Cherchez les hommes

Cherchez la femme is a French expression from the 1854 novel The Mohicans of Paris by Alexandre Dumas, which means “no matter what the problem may be, a woman is often the cause. Look for the mistress, the jealous wife, the angry lover… there is a woman at the root of each problem.” The alternative cherchez de l’argent (look for the money) is something detectives, journalists, and Marxists are prone to do.

A different approach is better when trying to find or explain social and political change: cherchez les hommes, look for the men. The power, prestige, and influence is where the men are because men much more than women seek power, prestige, and influence. And that also leads to power, prestige, and influence following men.

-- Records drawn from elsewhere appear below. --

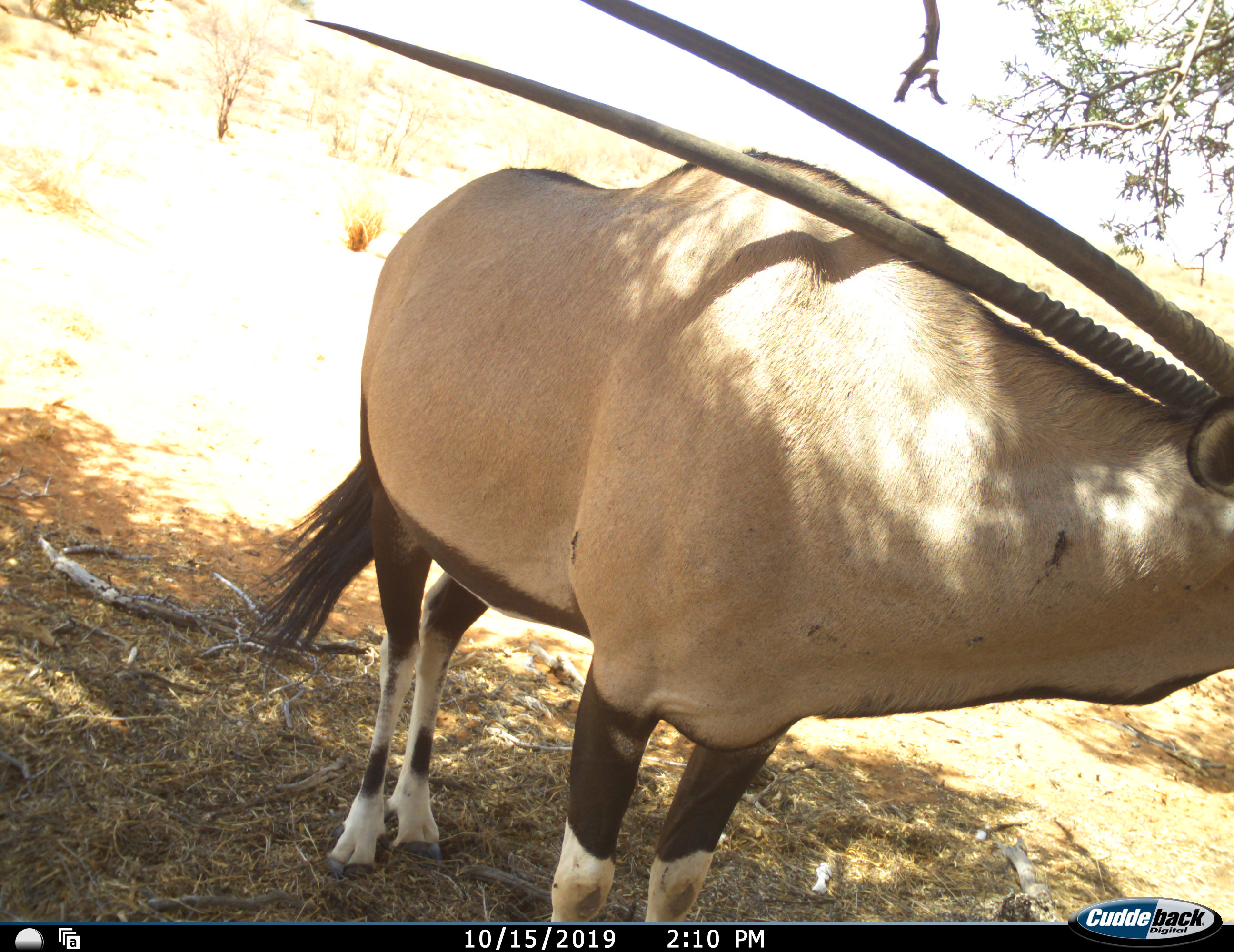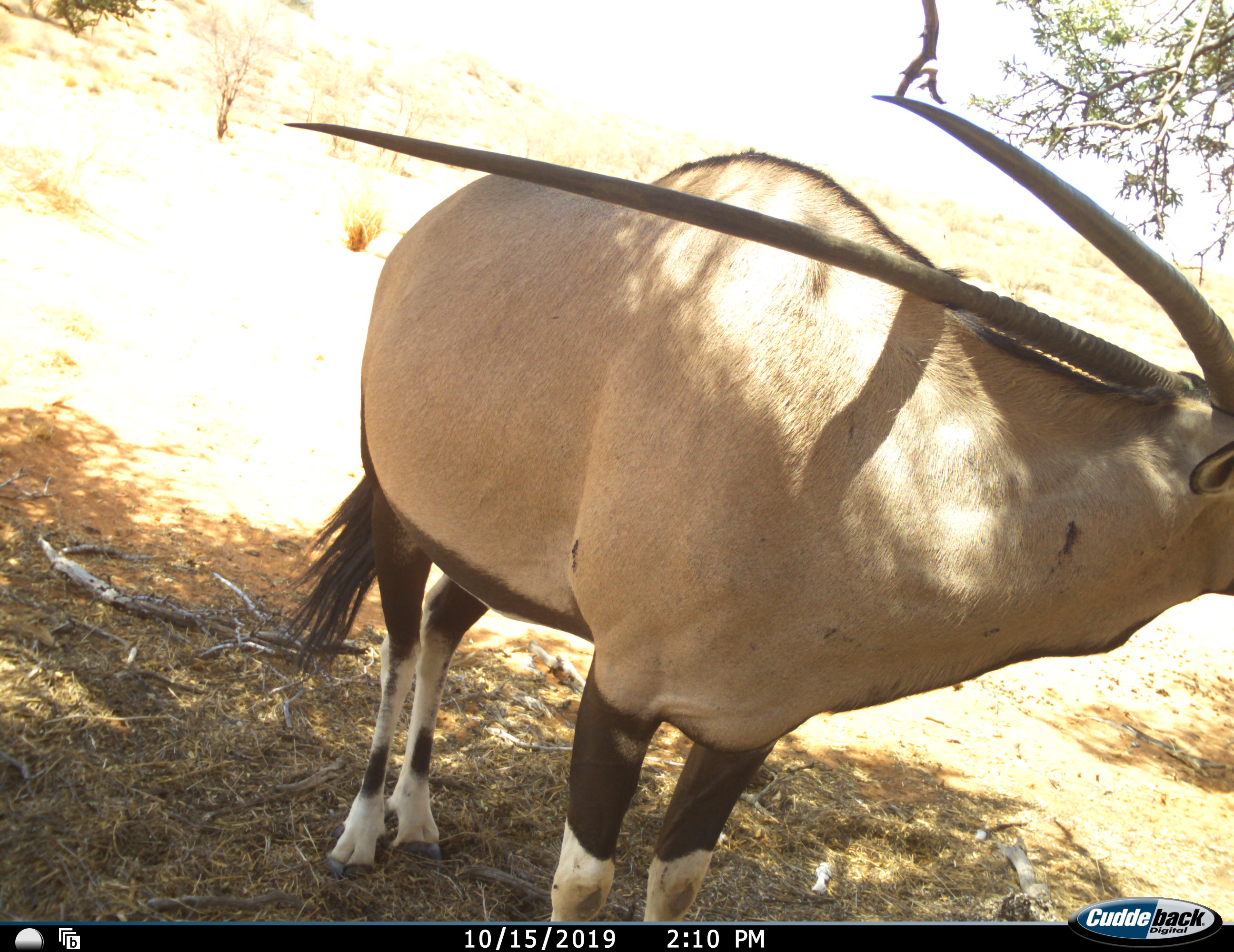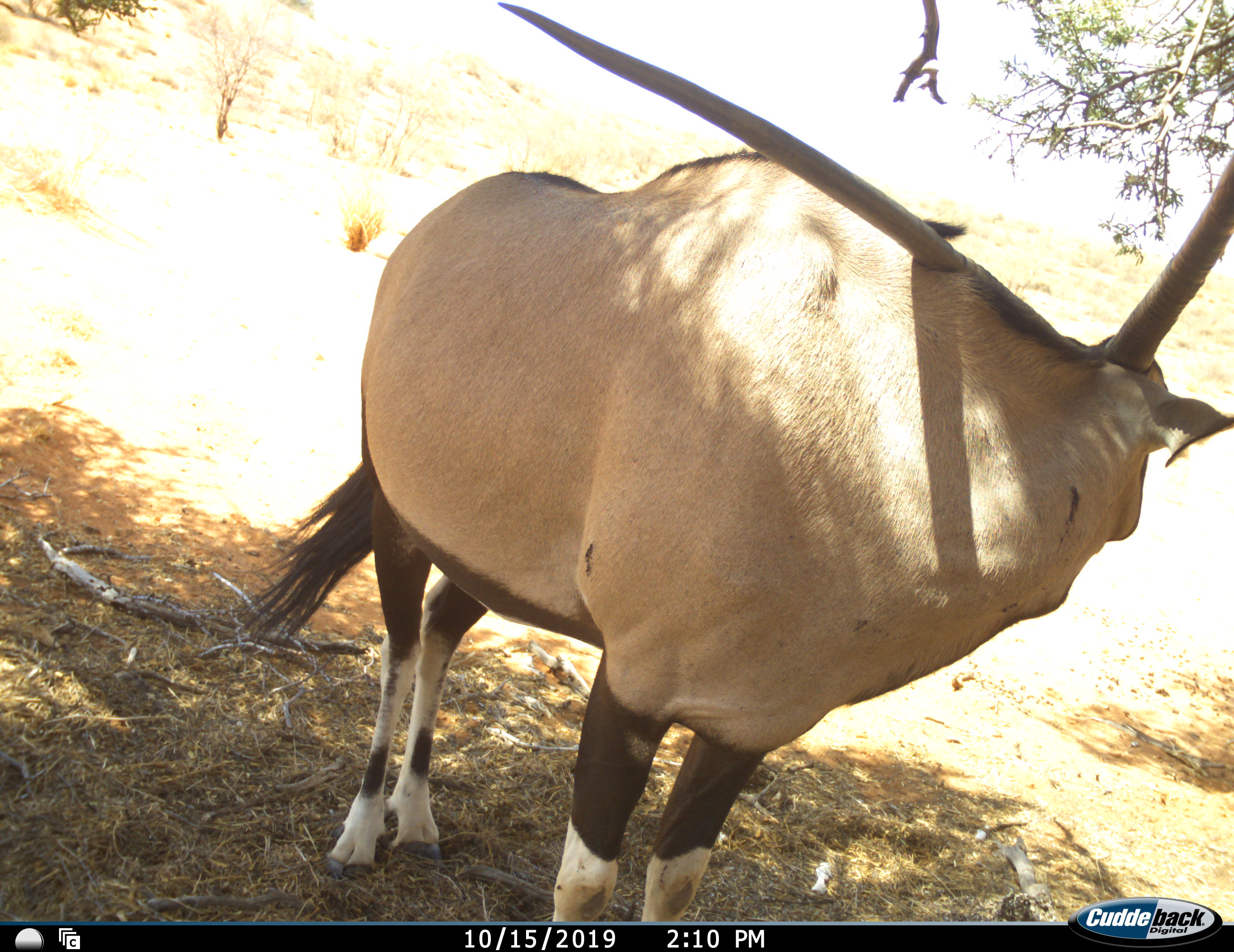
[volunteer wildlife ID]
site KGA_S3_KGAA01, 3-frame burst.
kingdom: Animalia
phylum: Chordata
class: Mammalia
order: Artiodactyla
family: Bovidae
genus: Oryx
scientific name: Oryx gazella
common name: gemsbok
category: oryx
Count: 1.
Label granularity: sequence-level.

Steven Goldberg wrote two books, The Inevitability of Patriarchy (1973) and Why Men Rule (1993) with the central argument that:

Specifiable hereditary psychophysiological differences between males and females engender in males a more-easily-released tendency for dominance behavior. This is observed by a society’s population and is incorporated in all aspects of socialization that mediate the psychophysiological and the institutional. As a result all societies, without exception, exhibit patriarchy, male status attainment, and male dominance.

The fact that men rule is not popular today, but it is a fact whether anyone likes it or not. Why it should be true is another matter. The point I’m making here is that this fact enables us to find and explain some social and political changes.

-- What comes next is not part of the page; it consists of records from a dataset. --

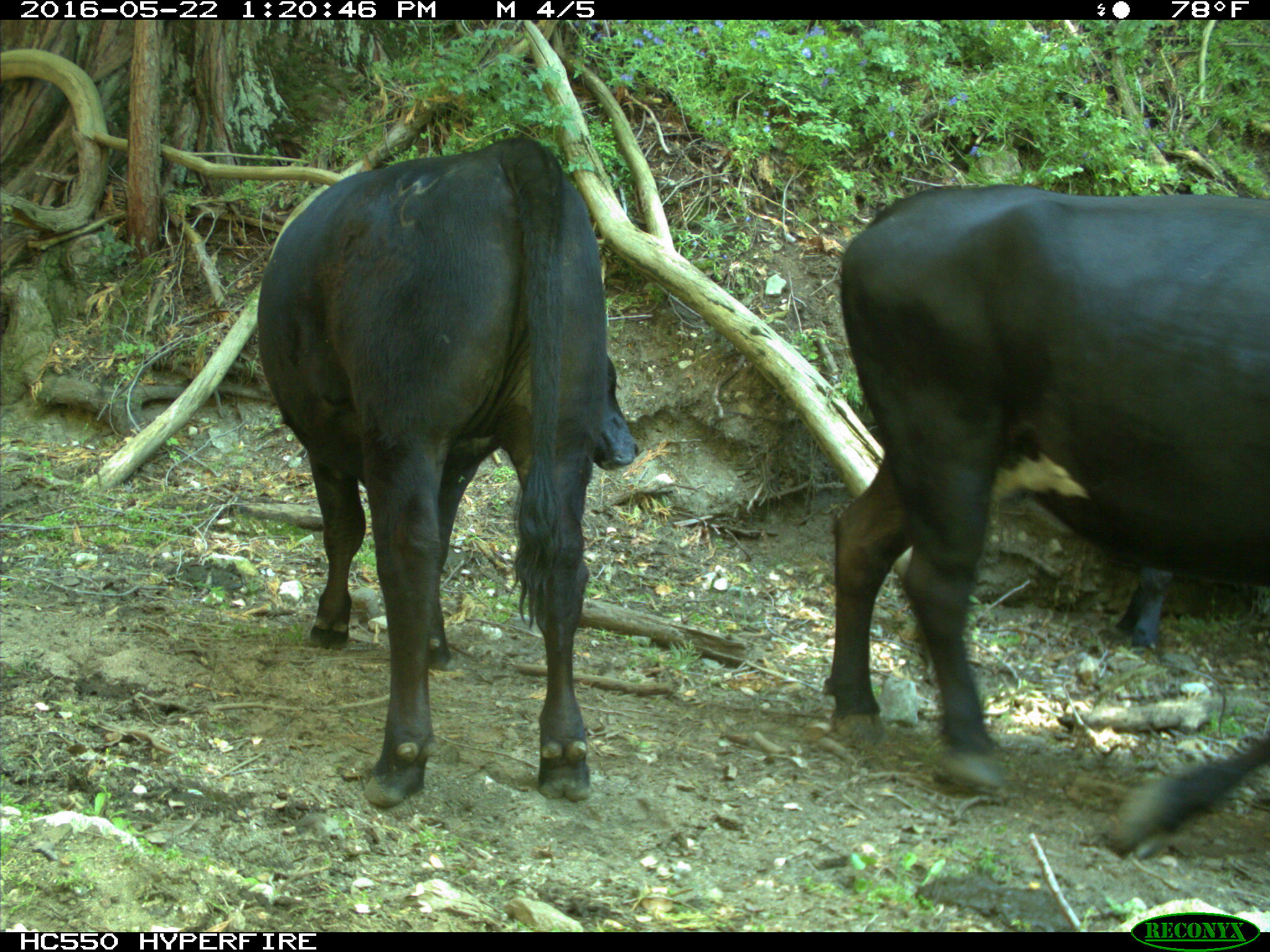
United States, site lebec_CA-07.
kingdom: Animalia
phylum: Chordata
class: Mammalia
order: Artiodactyla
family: Bovidae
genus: Bos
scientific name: Bos taurus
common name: domestic cow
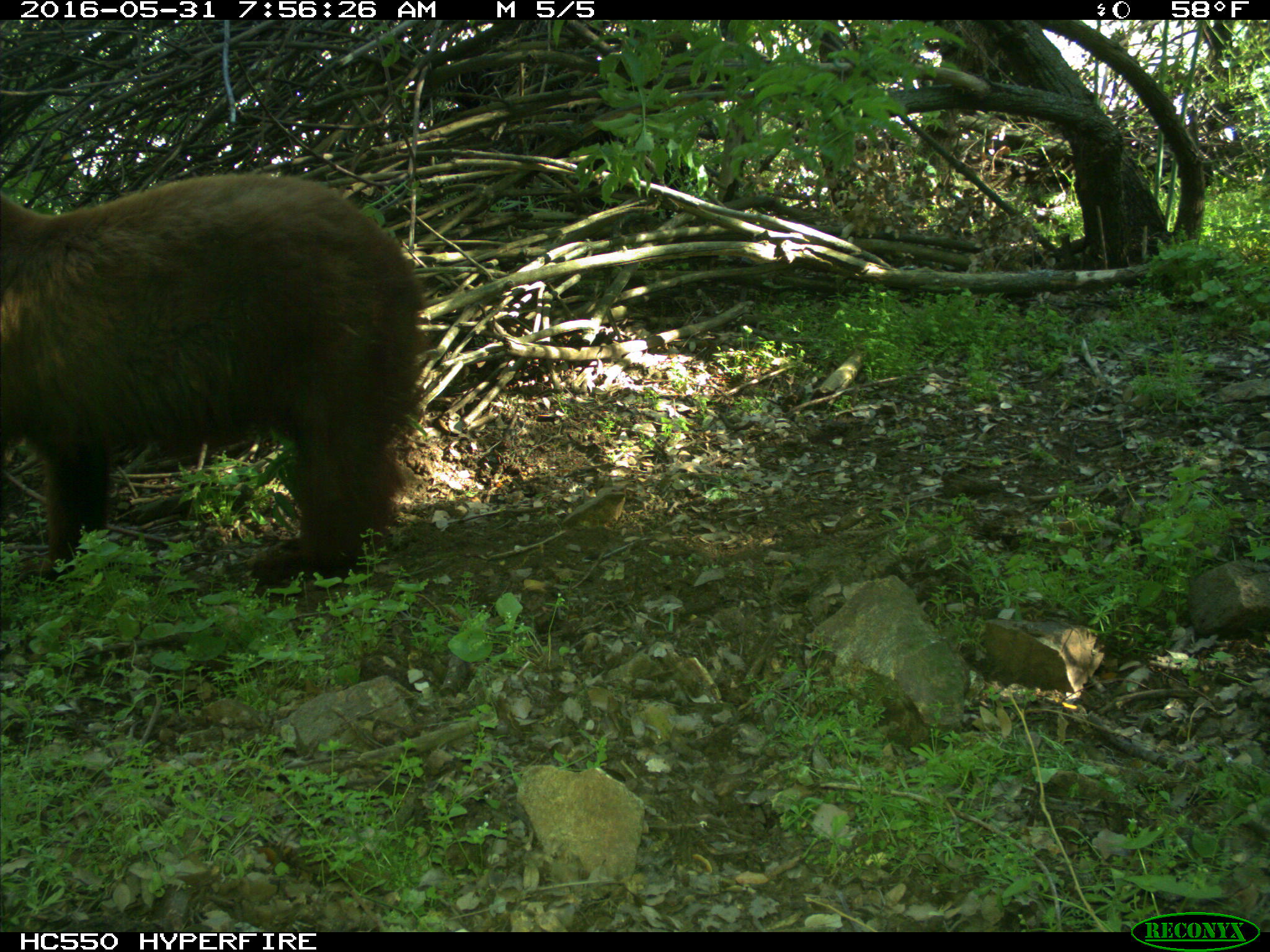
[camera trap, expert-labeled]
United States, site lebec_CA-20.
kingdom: Animalia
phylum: Chordata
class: Mammalia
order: Carnivora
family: Ursidae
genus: Ursus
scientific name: Ursus americanus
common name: american black bear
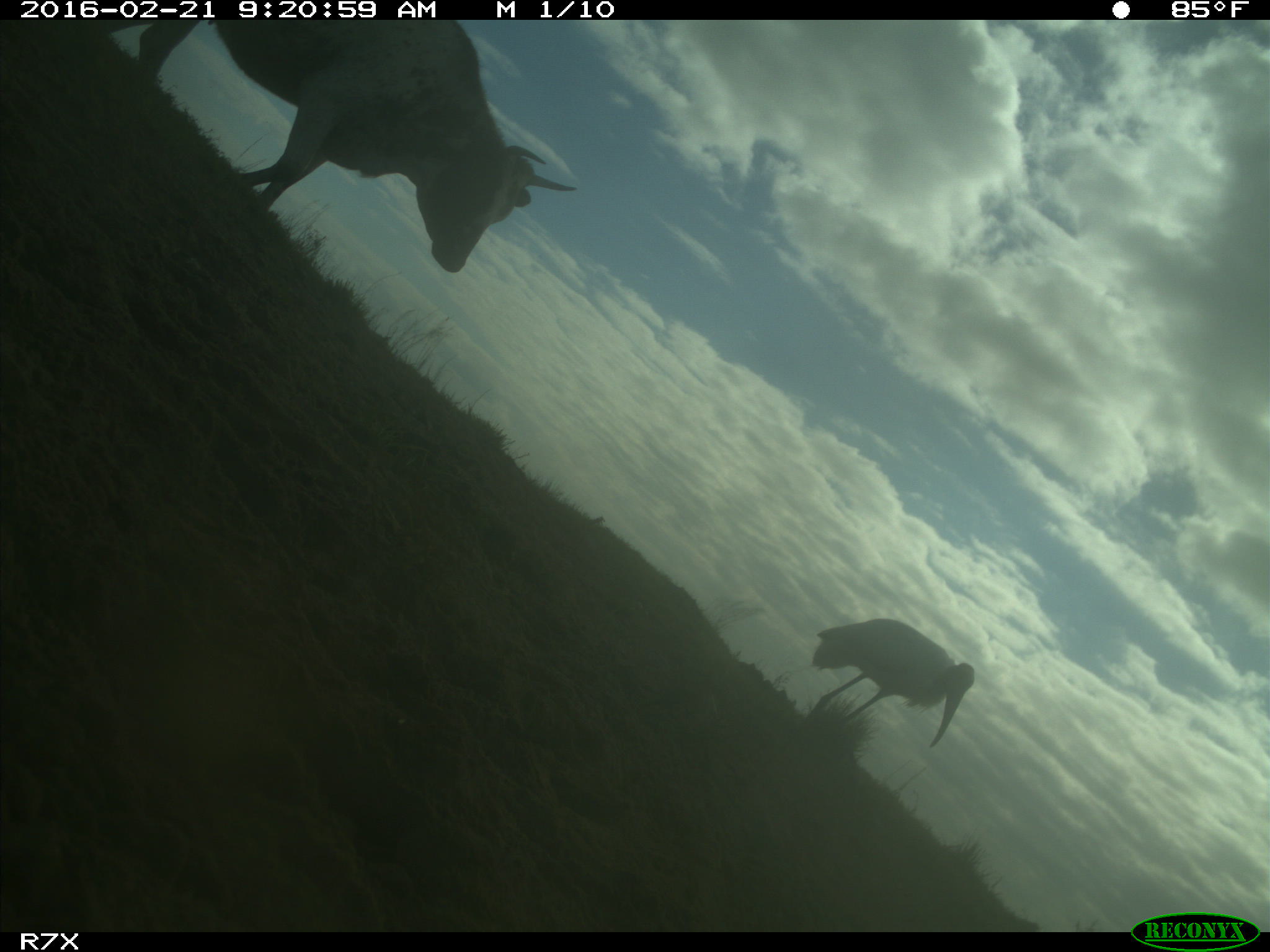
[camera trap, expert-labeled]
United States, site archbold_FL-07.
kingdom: Animalia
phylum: Chordata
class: Mammalia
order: Artiodactyla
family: Bovidae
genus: Bos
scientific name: Bos taurus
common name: domestic cow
Bos taurus (domestic cow).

Cherchez les hommes means look where men are leaving and where they are going because power, prestige, and influence are headed away from where they are leaving and toward where they are going. Where are men leaving? Men are leaving universities.

Women accounted for 55 percent of undergraduates enrolled at four-year colleges in the United States as of fall 2014, according to the most recent data available from the federal education department.

It’s not a new phenomenon. Women have outnumbered men on college campuses in the US by a widening margin since the late 1970s, and the gap will continue to grow in coming years, according to some projections. Boston Globe, March 28, 2016.

“Women in the UK are now 35% more likely than men to go to university and the gap is widening every year.” BBC News, May 12, 2016.

Men are leaving universities so we conclude that universities are losing power, prestige, and influence in contemporary society. Men are less welcome and less interested in today’s egalitarian universities. Egalitarianism may have served men well in the past, but no longer.

Where are men going? In the U.S. there are more men than women in the Western U.S. The cities with the largest gender gap are high tech centers such as Silicon Valley, San Francisco, Austin, and Seattle. In the 2016 presidential election, the gender gap helped the winning candidate (see here and here).

This shows that high tech is gaining and universities are losing power, prestige, and influence. Politics continues to be dominated by men, though a different kind of man than before, younger, more western, and less tied to tradition.